-- DOCUMENT SECTION follows --

A Spanish train that hurtled off the rails and smashed into a security wall as it rounded a bend was going so fast that carriages tumbled off the tracks like dominos, killing 80 people and maiming dozens more, according to eyewitness accounts and video footage.
An analysis of video images suggests the train may have been travelling at twice the speed limit, or more, along that curved stretch of track. The unanswered question is: Why?
Spain's government said two probes have been launched into the train's derailment on its approach to a Christian festival city in northwest Spain, where planned celebrations in honour of one of Jesus' disciples gave way to a living nightmare.
The regional government in Galicia confirmed that police planned to question the 52-year-old train driver, in Santiago de Compostela's main hospital with unspecified injuries, as both a witness and as a possible suspect, but cautioned that possible faults in safety equipment were also being investigated.
The Interior Ministry raised the death toll to 80 in what was Spain's deadliest train wreck in four decades. The Galician government said 94 others remained in six regional hospitals, 31 of them - including four children - in critical condition.

-- DOCUMENT SECTION concluded --

_WORK TO BE COMPLETED_:
Say whether each statement agrees with the report on the Spanish train crash, answering yes or no and quoting the words from the report that decide it.
1. The train driver was 52 years old.
2. The Interior Ministry put the death toll at 94.
3. Four children were among those in critical condition.
You won't need the listing that comes next.

-- INFORMATION SHOWN follows --

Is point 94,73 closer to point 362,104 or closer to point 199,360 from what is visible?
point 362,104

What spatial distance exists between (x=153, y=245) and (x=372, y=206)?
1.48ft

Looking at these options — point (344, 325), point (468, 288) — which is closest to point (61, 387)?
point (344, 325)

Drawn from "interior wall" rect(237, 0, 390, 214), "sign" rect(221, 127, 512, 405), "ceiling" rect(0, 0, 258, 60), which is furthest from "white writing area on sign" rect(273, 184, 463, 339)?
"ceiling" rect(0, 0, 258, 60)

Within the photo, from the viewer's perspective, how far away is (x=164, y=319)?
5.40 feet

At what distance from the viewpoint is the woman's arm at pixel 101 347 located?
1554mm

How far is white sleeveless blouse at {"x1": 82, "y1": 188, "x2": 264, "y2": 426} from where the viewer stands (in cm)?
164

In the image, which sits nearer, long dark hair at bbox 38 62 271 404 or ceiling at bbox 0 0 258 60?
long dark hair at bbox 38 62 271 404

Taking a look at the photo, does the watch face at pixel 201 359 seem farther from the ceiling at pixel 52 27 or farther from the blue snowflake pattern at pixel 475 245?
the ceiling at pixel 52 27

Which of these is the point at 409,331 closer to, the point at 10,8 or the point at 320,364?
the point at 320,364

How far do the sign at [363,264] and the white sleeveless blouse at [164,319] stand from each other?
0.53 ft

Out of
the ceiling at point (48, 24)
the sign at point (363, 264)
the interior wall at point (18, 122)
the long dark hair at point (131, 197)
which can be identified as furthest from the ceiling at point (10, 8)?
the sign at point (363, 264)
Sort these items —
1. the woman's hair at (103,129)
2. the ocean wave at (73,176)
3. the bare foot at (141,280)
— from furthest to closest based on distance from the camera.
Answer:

-- INFORMATION SHOWN concluded --

_YOUR RESPONSE_:
1. Yes: "the 52-year-old train driver"
2. No: "The Interior Ministry raised the death toll to 80"
3. Yes: "31 of them - including four children - in critical condition"